Unreachable Servers

I noticed over the weekend that my servers kept getting scaled down to 0, despite having the following in my configuration under [[services]]

  auto_stop_machines = true
  auto_start_machines = true
  min_machines_running = 1
  primary_region = "SJC"

I decided to remove the auto scaling from my configuration and redeploy, and now my servers are unreachable despite every build succeeding and the dashboard saying everything is up. I also attempted to manually scale down to 0 and back to 1 to try and clear anything that might have been left behind from an earlier build, and it is still unreachable. I’m at a loss as to what to do since everything looks fine from the outside but it is clearly not. Everything was working fine for month before this weekend.

Hi bpancost,
We’re having issues with routing, as a result of some internal components going down. We’re updating our status page to more accurately reflect the issue.

Any updates on that update? My app hasn’t been accessible since a deploy about 30 minutes ago. Basic health check fails, restarting does nothing, destroying and recreating the machine does nothing.

ffs this is absurd. I did a deploy and now I’m down… IF YOU’RE DOWN DONT LET ME DEPLOY AND SAY WHY.

I’m migrating to ECS tomorrow, this is absurd that it’s taken literally HOURS to get your service back online.

I’m relying to my own comment here because I’m frankly unsure whats going on, the status page says that app logs are delayed, but my entire app is down. Can you please clarify that these events are related?

This is not how you communicate an outage in 2024.

I believe they are related.
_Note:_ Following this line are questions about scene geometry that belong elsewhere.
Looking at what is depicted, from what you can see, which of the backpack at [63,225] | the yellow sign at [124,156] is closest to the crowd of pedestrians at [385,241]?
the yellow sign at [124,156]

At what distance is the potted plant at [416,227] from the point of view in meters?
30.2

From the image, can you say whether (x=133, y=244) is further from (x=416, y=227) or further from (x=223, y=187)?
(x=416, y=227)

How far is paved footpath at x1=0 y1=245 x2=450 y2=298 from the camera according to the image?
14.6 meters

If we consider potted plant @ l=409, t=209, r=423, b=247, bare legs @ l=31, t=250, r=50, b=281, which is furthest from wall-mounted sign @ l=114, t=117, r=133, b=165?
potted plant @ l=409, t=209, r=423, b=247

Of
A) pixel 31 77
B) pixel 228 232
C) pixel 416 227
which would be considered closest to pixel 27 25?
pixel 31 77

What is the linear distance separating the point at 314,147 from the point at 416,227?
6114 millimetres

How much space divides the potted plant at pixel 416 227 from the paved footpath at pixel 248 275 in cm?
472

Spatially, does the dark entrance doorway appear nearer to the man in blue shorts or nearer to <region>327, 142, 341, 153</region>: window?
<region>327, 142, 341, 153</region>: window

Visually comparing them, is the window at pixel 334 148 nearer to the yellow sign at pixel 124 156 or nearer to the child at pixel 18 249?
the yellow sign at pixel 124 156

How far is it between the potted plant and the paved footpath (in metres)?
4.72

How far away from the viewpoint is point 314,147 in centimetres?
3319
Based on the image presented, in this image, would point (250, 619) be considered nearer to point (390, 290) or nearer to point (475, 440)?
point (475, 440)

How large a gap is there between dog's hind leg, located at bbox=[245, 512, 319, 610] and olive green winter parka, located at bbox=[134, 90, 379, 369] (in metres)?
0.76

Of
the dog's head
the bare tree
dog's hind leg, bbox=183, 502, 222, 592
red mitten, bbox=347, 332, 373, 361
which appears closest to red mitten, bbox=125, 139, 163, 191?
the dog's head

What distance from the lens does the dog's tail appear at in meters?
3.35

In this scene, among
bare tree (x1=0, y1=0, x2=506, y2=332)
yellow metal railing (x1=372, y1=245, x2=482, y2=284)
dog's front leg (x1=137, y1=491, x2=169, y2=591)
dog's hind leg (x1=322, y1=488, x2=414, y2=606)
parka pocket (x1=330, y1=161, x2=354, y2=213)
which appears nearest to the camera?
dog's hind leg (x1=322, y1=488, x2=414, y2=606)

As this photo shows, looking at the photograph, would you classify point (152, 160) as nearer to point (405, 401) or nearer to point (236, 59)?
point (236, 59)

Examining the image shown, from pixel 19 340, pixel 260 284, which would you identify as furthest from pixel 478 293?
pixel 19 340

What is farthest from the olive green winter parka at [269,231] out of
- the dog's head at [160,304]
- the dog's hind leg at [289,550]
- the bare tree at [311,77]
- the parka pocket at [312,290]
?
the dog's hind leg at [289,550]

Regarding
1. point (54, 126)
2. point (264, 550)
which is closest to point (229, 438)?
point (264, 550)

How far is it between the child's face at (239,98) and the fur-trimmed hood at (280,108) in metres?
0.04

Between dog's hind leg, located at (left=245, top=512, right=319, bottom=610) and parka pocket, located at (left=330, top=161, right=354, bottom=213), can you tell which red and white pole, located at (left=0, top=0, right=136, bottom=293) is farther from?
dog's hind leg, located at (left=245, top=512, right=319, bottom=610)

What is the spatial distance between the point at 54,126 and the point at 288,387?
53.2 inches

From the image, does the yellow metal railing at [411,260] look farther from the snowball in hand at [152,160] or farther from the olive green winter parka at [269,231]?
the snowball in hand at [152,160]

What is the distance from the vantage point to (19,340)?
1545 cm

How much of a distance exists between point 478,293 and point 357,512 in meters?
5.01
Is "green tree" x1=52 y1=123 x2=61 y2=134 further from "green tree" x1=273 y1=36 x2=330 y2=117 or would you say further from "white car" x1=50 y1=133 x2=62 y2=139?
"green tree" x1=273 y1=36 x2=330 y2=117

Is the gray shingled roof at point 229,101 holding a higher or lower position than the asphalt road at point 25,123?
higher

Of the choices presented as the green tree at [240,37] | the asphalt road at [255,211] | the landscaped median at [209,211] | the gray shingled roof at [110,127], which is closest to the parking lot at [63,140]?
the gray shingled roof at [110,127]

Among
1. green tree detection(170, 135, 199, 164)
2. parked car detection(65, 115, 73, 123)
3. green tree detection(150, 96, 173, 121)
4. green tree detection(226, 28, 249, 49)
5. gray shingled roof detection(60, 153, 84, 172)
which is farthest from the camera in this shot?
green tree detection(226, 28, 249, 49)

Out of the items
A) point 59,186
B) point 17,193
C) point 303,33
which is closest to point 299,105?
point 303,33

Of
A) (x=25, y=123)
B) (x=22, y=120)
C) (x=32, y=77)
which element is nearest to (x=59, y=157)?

I’m experiencing the same thing as you: app down ever since a deploy that occurred during the incident. I’m similarly frustrated that 1) I was able to deploy when it’s impossible to bring the new machine back up, and 2) that the status page is so unclear about what’s going on, whether progress is being made, etc.

Yeah this is really unfortunate. I had some people raise an eyebrow at me when I said i was going to use Fly, now I’m getting it.

Well at least my servers are back up at this point. What is left I suppose is that my last machine kept stopping despite the configuration clearly indicating that one machine should always be left online.

I redeployed to get rid of the auto scaling since it kept turning off all of my machines, but now my servers are unreachable. This is truly unbearable to have major outages for hours 2 days in a row.

Hello everyone,

Most of the issues in raised in this thread seem attributable to the DDoS which we were suffering this week; more details here. I don’t however want to overlook the issue raised in the initial post, where the autoscaling feature was not working.

Autoscaling should be reliable and it sounds like you were having issues before the DDoS began. If you would like to talk more about what you’re facing I’d be happy to investigate if you’re still having autoscaling trouble.